### Exercise 1
In the blog post on patience, what is Jonah's favorite video right now?
### Exercise 2
Continue the blog post on patience, starting right after its last sentence.

### Exercise text

=======

Sunday, February 24, 2008

Patience is a virtue, Silence is golden





Jonah's favorite video right now is Songs from the Station, Thomas the Train of course. One of the songs is called 'Patience is a virtue', a good lesson for kids and their parents alike. Tired kids and parents have even less patience and it is more of a challenge to stay calm and cheerful when mommy has to go somewhere and the two-year old is tugging on mommy's pants yelling "no!"

Ultimately, I do have to go and don't like to be late for appointments, but I also realize that living in the moment sometimes means addressing what is the most pressing at the moment, the most important things are people, not things, or timelines, or even appearances.
So, I may seem like a flake, maybe a lot, but perhaps people will understand and adjust their image of me from someone who is constantly late, to someone who puts the needs of herself, and her family first, in order to have a happy harmonious household, and therefore is more productive overall. I hope so, but if not, oh well!
Although I am far from fully understanding or practicing this, I love the idea of living fully in the present moment. Not allowing the past or future to dictate my current state of action or being.
I think many people, including myself, have this sense of anxiety ingrained in them. We must be thinking ahead, about what could happen in order to help it or prevent it, or we must reflect on the past in order to be sure we didn't miss something, there is always something available to worry about in this mind-state.

When I try to experience this ideal, using silence, being fully in the moment, without thinking too much, it is very hard. But I see my little ones, and they do it without even trying.

If I ever do get to that place it feels so good! It's that feeling that Jonah must have when he is walking through the wind, jumping in the puddles. Or Jasper when he is cracking up about something that for no apparent reason is hillarious to him. Just being.... feeling the wind, being part of the water running down the gully, and the drops of rain dripping from the trees. Just being part of nature, which we really are, is so natural and organic.

I hope to give my children plenty of chances to feel this, and live in their bodies. They have the right to celebrate who they are without having to perform or live up to adult expectations.

=======

### Saved entries
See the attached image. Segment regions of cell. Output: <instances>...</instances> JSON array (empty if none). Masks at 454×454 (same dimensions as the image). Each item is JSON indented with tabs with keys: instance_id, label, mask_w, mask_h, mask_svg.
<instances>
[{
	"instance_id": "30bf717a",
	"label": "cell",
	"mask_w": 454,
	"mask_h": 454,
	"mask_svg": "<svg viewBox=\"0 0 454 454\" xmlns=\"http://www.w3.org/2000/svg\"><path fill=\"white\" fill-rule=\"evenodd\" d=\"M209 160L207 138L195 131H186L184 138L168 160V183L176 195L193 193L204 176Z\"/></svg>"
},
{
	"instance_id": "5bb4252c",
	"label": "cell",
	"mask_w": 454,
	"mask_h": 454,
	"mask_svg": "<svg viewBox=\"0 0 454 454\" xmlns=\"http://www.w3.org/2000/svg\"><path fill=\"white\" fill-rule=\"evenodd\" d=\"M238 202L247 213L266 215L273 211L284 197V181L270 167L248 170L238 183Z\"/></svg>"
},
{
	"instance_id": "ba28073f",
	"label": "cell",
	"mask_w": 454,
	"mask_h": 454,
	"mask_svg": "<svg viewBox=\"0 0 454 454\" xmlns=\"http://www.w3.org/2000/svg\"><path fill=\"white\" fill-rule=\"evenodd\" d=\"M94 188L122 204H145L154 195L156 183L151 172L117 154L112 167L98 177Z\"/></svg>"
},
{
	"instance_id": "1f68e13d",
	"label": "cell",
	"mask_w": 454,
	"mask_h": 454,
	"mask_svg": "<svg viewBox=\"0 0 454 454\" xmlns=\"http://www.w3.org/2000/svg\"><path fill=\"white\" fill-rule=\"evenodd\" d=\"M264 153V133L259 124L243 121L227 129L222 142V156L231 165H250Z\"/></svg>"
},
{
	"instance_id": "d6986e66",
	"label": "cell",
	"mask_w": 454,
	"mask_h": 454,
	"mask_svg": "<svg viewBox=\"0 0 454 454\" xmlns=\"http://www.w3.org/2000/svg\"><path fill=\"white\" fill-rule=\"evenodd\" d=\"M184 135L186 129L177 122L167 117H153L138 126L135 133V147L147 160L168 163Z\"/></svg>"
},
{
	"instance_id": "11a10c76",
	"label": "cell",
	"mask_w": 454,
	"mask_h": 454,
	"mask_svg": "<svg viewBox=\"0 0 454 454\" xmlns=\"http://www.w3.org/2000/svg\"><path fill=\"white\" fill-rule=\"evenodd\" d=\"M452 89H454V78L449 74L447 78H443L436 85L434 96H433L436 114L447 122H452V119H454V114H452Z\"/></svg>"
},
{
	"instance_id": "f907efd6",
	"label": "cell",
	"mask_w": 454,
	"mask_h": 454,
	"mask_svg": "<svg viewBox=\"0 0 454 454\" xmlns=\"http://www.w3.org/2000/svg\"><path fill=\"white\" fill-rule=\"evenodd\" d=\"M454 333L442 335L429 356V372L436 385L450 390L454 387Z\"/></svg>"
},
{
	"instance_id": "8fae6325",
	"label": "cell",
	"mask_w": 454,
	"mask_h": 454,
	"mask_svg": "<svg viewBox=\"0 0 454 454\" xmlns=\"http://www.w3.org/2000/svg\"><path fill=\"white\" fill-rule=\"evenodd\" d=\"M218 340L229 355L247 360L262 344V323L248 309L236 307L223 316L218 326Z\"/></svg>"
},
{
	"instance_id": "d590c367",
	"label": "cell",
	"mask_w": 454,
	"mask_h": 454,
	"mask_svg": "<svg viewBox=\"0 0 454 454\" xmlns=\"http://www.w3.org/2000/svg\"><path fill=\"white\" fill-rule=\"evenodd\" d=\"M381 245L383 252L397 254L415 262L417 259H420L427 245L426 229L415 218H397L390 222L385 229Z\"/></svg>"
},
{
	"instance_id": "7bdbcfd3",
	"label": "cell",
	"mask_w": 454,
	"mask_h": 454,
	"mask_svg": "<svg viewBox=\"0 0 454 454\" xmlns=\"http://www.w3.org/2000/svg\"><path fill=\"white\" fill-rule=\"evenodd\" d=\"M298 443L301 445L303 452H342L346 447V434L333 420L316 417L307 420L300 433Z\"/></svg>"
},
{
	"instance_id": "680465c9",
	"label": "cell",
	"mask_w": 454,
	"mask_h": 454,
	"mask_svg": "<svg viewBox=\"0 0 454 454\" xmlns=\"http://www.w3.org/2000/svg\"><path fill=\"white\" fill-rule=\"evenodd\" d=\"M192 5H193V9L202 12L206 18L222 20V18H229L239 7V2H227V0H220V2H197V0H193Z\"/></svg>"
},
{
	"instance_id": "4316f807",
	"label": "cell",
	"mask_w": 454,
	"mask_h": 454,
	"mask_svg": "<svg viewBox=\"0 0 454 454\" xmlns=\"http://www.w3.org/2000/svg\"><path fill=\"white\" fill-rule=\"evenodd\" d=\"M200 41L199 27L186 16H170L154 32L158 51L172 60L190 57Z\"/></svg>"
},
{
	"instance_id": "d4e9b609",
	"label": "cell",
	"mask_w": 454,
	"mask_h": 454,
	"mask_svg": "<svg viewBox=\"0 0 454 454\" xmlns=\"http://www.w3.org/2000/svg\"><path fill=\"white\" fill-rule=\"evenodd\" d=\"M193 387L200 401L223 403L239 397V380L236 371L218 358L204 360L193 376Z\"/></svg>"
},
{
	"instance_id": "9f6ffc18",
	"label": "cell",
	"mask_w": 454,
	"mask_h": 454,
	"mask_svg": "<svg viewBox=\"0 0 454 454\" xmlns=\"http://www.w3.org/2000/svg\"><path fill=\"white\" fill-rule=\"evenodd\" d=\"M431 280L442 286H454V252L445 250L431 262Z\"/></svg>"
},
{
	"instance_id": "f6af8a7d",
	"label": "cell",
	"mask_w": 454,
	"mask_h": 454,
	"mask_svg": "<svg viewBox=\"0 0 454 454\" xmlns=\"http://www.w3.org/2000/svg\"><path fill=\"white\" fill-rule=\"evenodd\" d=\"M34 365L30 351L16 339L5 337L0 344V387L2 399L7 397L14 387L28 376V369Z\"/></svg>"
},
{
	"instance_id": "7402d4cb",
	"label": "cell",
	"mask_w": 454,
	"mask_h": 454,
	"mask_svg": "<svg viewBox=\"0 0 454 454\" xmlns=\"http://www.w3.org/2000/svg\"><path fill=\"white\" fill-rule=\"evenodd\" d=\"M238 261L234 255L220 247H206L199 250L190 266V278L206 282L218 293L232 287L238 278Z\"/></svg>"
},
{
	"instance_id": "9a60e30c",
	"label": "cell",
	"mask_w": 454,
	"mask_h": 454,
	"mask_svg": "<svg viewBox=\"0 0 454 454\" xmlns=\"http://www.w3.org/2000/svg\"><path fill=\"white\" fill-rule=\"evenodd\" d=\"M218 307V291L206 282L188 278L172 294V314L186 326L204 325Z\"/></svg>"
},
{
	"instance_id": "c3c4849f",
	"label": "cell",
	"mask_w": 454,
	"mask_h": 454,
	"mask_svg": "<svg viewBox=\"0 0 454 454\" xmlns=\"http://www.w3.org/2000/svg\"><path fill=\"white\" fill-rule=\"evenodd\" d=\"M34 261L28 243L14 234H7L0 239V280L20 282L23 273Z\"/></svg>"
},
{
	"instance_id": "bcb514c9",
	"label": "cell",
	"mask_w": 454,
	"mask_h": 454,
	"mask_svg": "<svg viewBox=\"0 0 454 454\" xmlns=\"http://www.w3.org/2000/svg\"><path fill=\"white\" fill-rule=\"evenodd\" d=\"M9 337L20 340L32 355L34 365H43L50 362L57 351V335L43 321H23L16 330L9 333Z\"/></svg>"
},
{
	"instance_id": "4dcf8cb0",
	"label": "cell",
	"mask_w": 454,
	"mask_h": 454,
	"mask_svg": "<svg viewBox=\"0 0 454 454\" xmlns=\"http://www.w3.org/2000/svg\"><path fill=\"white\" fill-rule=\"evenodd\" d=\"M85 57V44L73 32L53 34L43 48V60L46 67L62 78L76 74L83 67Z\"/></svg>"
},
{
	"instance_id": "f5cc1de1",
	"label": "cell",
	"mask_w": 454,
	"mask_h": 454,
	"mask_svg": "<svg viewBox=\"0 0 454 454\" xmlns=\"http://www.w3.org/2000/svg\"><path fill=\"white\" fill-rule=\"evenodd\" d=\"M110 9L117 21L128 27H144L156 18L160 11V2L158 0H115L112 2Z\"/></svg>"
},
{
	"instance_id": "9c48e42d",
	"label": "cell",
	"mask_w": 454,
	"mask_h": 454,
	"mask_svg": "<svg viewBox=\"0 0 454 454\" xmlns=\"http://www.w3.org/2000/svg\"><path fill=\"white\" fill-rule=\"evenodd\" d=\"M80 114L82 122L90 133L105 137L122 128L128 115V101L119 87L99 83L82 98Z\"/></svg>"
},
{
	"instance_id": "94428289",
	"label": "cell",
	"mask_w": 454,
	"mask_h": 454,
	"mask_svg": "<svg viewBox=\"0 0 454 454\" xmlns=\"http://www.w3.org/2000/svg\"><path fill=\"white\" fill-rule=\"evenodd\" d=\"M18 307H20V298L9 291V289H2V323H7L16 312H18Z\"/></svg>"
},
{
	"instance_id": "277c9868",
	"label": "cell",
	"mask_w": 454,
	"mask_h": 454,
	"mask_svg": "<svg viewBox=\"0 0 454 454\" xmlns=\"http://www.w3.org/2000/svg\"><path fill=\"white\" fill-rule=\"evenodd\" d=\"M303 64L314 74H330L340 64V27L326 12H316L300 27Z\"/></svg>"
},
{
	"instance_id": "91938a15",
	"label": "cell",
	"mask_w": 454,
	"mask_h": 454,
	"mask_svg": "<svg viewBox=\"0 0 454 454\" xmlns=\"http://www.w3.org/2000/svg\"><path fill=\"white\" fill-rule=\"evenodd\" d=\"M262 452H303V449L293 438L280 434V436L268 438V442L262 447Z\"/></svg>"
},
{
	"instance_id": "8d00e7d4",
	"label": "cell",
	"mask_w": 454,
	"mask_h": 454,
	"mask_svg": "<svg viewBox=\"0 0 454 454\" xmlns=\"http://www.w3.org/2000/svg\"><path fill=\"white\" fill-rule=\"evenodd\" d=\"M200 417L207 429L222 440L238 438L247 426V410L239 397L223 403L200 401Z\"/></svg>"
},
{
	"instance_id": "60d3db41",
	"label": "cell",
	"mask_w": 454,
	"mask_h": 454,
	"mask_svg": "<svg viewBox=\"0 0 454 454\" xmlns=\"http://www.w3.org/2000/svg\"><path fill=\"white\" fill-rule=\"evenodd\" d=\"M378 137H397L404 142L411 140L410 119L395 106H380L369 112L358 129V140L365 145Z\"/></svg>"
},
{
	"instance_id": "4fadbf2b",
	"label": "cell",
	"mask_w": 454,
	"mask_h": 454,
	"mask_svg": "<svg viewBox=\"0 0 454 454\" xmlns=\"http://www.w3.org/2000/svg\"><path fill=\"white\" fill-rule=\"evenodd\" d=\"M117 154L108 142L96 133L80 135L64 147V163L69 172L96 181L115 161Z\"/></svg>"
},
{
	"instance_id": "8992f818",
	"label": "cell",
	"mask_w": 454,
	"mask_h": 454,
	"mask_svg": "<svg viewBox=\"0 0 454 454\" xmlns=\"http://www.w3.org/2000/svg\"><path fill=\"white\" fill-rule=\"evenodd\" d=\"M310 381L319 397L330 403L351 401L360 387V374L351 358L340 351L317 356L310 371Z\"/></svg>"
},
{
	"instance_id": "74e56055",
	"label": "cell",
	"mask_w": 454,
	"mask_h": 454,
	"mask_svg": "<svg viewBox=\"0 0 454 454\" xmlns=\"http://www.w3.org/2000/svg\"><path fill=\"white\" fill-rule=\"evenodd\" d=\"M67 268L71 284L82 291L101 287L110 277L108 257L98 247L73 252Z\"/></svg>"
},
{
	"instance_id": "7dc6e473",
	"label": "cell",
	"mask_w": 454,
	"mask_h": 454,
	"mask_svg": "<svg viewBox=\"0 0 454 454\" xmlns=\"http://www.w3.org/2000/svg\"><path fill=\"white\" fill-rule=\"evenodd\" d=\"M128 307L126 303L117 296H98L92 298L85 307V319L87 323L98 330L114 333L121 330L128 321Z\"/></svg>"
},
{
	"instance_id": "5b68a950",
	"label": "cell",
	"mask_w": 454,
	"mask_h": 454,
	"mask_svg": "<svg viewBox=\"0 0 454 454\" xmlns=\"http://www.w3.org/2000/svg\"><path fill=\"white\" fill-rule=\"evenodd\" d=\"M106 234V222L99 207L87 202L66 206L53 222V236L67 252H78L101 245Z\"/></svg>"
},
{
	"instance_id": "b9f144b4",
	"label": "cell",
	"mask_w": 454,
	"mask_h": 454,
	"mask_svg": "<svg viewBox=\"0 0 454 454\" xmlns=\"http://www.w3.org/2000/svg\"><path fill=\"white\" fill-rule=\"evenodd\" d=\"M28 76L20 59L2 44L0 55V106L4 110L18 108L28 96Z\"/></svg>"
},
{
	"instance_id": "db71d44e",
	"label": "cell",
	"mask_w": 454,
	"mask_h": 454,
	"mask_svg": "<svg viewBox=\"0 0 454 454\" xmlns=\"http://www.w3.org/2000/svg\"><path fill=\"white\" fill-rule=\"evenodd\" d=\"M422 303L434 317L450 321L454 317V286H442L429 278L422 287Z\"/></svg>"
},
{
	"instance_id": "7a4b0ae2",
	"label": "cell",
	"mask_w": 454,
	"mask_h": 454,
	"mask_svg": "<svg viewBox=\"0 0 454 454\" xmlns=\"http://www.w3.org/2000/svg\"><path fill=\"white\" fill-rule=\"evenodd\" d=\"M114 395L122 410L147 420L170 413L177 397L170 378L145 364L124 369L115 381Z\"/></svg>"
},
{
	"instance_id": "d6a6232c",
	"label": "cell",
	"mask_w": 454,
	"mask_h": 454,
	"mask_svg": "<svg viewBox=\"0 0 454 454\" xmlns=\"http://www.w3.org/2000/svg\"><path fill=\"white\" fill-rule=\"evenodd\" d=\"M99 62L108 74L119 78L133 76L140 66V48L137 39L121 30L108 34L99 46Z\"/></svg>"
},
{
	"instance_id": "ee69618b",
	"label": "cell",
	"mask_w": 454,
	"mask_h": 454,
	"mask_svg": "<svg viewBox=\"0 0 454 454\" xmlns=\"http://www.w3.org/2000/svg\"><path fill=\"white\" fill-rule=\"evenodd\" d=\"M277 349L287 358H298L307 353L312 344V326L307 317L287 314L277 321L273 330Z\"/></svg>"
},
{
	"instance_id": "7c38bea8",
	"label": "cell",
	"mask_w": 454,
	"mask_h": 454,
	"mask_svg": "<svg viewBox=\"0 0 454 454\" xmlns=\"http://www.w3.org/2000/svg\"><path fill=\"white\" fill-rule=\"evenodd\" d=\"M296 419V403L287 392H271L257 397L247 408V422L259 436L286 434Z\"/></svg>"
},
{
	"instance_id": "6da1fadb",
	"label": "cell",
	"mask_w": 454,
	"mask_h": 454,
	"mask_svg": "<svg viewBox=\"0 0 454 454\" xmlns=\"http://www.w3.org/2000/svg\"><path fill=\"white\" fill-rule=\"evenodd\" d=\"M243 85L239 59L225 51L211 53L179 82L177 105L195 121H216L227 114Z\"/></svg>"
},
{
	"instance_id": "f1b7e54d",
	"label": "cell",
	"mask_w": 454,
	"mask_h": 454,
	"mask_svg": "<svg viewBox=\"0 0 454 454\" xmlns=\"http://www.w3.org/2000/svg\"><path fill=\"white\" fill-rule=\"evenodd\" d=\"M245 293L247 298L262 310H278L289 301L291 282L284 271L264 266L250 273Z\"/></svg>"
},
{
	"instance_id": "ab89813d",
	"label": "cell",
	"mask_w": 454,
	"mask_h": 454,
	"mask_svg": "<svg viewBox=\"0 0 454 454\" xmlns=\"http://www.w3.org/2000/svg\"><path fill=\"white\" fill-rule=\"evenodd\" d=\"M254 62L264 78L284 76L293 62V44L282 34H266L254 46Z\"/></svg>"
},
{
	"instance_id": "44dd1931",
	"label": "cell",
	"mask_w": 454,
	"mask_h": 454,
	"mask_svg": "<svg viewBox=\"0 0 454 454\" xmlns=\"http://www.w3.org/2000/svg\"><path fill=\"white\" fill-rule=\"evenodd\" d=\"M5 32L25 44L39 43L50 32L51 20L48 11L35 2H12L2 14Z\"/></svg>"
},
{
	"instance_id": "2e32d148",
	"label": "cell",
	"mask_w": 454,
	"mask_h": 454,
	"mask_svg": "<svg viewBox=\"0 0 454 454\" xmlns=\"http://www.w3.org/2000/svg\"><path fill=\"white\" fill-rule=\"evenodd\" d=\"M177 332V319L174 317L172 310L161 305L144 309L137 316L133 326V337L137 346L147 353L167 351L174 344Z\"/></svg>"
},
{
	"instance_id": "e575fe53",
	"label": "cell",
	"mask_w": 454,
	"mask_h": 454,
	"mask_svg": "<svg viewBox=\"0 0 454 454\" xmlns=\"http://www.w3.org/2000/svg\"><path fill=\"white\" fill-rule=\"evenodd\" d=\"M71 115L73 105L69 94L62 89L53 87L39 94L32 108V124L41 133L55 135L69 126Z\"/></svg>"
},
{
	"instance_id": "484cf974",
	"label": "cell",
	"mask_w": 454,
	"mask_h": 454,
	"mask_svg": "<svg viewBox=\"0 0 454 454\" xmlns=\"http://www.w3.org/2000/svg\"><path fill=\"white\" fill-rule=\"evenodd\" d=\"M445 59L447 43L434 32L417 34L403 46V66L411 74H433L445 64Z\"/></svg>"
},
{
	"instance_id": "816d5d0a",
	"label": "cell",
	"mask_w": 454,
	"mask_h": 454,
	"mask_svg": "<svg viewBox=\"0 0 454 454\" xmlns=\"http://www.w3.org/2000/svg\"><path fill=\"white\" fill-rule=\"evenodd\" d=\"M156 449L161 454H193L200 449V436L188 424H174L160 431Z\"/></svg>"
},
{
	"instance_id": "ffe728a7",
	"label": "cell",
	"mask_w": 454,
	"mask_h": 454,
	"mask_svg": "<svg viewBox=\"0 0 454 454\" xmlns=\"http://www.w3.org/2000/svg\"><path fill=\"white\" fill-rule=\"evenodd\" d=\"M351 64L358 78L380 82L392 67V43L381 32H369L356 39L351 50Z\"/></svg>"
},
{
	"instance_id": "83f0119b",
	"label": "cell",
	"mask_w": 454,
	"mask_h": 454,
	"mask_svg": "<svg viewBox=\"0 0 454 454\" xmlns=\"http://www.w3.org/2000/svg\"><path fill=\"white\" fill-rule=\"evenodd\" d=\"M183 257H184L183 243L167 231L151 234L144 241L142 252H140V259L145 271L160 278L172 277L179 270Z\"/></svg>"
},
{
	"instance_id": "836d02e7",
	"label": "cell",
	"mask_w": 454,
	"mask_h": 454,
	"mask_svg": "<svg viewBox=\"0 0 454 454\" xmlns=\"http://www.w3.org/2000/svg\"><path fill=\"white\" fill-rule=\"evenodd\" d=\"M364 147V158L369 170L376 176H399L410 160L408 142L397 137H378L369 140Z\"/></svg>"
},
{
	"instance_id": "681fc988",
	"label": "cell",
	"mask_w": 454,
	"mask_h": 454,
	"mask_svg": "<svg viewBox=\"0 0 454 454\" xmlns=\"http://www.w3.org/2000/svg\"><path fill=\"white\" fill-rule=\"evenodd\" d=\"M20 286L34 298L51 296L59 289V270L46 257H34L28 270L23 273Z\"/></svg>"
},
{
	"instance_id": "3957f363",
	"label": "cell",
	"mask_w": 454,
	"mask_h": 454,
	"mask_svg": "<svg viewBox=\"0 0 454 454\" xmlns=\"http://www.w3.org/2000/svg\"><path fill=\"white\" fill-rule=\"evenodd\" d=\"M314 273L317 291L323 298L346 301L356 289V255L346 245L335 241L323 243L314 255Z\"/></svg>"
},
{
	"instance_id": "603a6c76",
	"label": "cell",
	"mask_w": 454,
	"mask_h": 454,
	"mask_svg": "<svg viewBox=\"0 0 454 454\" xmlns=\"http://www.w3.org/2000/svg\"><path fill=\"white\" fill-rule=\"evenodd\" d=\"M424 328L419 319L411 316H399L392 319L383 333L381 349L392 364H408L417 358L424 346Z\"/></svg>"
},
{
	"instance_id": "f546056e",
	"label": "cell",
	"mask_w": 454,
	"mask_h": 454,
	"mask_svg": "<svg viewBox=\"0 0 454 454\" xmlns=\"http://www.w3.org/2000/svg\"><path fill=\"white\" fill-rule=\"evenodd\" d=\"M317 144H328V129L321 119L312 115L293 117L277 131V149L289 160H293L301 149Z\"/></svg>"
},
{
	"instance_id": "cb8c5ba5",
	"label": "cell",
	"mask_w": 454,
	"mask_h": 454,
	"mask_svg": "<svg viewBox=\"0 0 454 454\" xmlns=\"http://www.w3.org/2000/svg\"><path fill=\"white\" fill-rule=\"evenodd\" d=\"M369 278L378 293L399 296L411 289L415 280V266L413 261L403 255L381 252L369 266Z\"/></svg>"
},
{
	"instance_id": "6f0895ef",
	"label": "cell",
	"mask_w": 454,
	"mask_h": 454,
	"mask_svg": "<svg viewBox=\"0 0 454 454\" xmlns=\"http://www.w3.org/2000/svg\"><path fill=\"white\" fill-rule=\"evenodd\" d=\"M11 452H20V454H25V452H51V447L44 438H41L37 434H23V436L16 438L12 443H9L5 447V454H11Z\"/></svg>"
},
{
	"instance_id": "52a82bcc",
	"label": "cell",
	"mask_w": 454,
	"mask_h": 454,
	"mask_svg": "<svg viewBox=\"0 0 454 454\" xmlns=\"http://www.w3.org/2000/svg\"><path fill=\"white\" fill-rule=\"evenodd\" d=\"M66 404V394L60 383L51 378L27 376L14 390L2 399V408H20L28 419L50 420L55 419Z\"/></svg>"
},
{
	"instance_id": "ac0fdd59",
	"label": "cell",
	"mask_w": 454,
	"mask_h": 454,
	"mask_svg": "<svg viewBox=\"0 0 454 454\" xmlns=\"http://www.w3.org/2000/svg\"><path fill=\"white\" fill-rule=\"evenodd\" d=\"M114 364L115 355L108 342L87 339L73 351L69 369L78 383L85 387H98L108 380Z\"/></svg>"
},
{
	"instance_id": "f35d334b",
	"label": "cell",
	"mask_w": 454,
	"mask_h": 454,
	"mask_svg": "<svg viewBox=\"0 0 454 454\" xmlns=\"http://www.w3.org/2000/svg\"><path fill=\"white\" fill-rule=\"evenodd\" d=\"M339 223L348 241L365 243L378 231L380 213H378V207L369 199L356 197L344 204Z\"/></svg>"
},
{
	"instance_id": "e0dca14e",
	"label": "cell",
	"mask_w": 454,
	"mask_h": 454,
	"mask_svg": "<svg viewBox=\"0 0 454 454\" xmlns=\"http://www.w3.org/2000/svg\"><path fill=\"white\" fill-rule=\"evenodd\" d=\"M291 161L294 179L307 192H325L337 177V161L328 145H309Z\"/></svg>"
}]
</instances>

=======

### Response area 1
Songs from the Station, a Thomas the Train video.

### Response area 2
That is where our patience is a virtue. We are the ones who give the examples by acting gracefully, using kind voices and words that reflect our intentions.
Jon said he had a realization, which is appropos to this line of thought. He said that children never really listen to their parents, so we shouldn't expect them to when they are teenagers (a time when they usually rebel), because they never did listen to us. What they do is imitate us. They are reflecting what we give them, not through our words but our actions.

How do we talk to the other adults in our lives? How do we deal with unpleasant surprises, or difficult situations? How do we show our love to each other, how do we take care of each other, of ourselves? All of these actions and attitudes are input to the children, we can talk until we are blue in the face but essentially they will do as we do, not as we say.

"Allow the child to just be without wanting to change them." Whatever is going on, allowing space for the yelling, the tantrum, whatever it may be. This is a message from the author of The Power of Now. I have a lot to learn from him.

Using silence is my next challenge. Seeing if things will work out even if I don't pipe up with the answer immediately, or try to correct or change things as they are going on. I know I do this unconsciously, and it's annoying to the people around me, but really I do it thinking I am helping, that I am preventing some future problem, but really I guess that often I am creating more strife by just interjecting when I could just be silent. This is a difficult task for me. So I decided that even though I'm not officially Catholic (I was raised by two former Catholics, and married one too, so it's my default religion) I will try to participate in the practice of Lent. I decided to give up talking. Obviously I can't always be silent, but I am trying to decide when talking is really necessary. I am not very good at this, as my very patient husband will attest, but I'm not giving up. Writing here is a good way for me to get out my thoughts and feelings without talking everyones heads off.... so thanks for listening!
I am interested to see how being silent eventually pays off, maybe my kids (and husband) will copy me and it will result in less whining all around! Let's hope :)
Anyway it's more fun to hear what everyone else has to say, especially when they say such cute things as "mommy, you need a kiss!"- yes, I do.

1 comment:

Unknown said...

Jenna, we have an amazing crew! I say we because not only do I help your family, but you help mine. We have joined into one big family tree, and I love being part of it!